La responsabilidad moral del abogado

Me he levantado a las 6:30 y no porque sonase el despertador en un día festivo sino porque me desperté a esa hora recordando, en ese estado de vigilia, una conversación de la víspera.

Todo empezó dos días antes cuando me reuní con un cliente en mi despacho para explicarle que nos habíamos quedado sin prueba y teníamos que decidir si continuábamos con el proceso o desistíamos. Le comenté que seguía convencido de que teníamos razón pero que era muy arriesgado fiar nuestro éxito a las contradicciones del expediente administrativo.

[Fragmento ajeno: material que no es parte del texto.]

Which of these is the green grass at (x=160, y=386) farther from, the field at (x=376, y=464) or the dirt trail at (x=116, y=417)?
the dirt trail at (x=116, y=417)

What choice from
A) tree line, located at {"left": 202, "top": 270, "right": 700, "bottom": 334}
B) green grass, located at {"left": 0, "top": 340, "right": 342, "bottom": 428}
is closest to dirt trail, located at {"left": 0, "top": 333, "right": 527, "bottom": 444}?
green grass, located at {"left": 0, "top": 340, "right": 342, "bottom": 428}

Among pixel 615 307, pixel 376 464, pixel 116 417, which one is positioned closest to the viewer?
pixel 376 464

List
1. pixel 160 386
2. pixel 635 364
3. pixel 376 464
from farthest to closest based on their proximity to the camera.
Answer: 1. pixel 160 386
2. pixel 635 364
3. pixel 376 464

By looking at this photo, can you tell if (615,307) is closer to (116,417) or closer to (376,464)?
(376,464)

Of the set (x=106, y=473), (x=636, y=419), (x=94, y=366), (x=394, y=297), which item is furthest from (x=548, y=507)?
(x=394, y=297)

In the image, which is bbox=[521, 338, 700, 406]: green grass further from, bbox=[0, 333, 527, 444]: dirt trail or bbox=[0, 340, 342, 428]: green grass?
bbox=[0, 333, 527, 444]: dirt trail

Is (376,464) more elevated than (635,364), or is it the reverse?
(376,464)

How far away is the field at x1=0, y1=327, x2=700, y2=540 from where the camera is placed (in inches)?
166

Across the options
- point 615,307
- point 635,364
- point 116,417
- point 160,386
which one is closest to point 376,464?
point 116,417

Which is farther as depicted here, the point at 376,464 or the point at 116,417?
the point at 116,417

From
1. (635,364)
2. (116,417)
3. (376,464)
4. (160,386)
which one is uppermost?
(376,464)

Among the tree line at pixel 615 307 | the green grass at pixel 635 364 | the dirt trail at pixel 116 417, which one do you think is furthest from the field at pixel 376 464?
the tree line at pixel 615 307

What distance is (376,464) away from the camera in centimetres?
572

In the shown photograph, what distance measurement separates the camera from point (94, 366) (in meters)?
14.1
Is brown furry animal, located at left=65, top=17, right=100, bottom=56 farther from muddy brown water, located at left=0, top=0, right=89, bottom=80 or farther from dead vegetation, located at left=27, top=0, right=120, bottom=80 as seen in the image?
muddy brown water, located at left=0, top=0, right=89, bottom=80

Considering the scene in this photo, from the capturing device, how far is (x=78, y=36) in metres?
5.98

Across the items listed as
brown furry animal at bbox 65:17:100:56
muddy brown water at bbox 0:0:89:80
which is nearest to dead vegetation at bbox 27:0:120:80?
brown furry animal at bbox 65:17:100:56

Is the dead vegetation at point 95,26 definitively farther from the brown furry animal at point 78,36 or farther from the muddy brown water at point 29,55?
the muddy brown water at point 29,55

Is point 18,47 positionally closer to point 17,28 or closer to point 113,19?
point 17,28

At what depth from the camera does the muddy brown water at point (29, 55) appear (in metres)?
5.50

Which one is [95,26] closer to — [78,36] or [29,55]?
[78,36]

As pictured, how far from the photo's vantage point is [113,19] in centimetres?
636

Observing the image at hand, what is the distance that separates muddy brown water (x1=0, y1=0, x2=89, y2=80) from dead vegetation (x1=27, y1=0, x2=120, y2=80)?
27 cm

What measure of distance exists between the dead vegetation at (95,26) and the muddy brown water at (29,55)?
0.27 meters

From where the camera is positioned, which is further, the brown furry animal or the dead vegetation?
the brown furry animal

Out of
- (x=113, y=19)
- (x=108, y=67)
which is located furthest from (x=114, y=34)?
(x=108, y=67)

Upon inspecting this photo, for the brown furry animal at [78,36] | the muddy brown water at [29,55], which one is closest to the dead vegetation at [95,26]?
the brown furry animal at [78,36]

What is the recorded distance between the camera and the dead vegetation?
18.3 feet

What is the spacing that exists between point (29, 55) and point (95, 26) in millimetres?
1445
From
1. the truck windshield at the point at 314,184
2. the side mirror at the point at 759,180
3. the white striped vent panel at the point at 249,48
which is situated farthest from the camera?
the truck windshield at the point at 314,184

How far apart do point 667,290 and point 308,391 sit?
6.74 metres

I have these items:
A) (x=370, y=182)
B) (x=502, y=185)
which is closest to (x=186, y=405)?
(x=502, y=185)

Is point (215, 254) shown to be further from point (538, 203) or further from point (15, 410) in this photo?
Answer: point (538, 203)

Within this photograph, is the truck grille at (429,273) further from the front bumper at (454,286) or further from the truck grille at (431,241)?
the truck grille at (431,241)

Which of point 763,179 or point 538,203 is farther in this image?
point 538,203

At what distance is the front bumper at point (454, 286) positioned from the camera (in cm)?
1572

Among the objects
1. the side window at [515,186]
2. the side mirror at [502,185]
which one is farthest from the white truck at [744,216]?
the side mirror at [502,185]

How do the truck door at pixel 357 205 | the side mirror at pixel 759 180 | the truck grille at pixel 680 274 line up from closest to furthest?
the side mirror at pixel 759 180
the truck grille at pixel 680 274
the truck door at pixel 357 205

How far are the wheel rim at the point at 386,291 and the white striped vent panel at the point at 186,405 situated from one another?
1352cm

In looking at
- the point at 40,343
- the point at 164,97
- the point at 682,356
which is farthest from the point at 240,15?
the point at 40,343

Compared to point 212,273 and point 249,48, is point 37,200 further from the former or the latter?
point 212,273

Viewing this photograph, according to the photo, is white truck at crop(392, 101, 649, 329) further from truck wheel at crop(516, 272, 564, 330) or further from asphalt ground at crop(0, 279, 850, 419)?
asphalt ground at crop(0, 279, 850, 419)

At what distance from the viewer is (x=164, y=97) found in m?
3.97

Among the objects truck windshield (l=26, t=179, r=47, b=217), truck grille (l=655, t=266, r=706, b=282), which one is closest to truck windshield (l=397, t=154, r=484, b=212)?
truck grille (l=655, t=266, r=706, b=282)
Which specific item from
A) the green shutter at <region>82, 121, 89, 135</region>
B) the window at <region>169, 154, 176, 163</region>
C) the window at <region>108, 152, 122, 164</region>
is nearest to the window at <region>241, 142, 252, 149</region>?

Quedamos en que lo comentaría con su esposa y al día siguiente me llamaría para darme una respuesta. Y así lo hizo, primero por la mañana para aclararle unas dudas, y luego por la tarde para, tras hacer memoria de lo sucedido (una dura intervención, el reconocimiento de una invalidez absoluta y una continua cruzada contra el dolor que padecía) decirme lo siguiente: “Eugenio, me has hablado con franqueza y te lo agradezco, sé que va a ser difícil ganar este pleito por cómo me lo has explicado, pero tengo la razón y si alguien puede demostrarlo ese eres tú; no hay nadie más indicado, así que adelante con la demanda y que Dios reparta suerte”.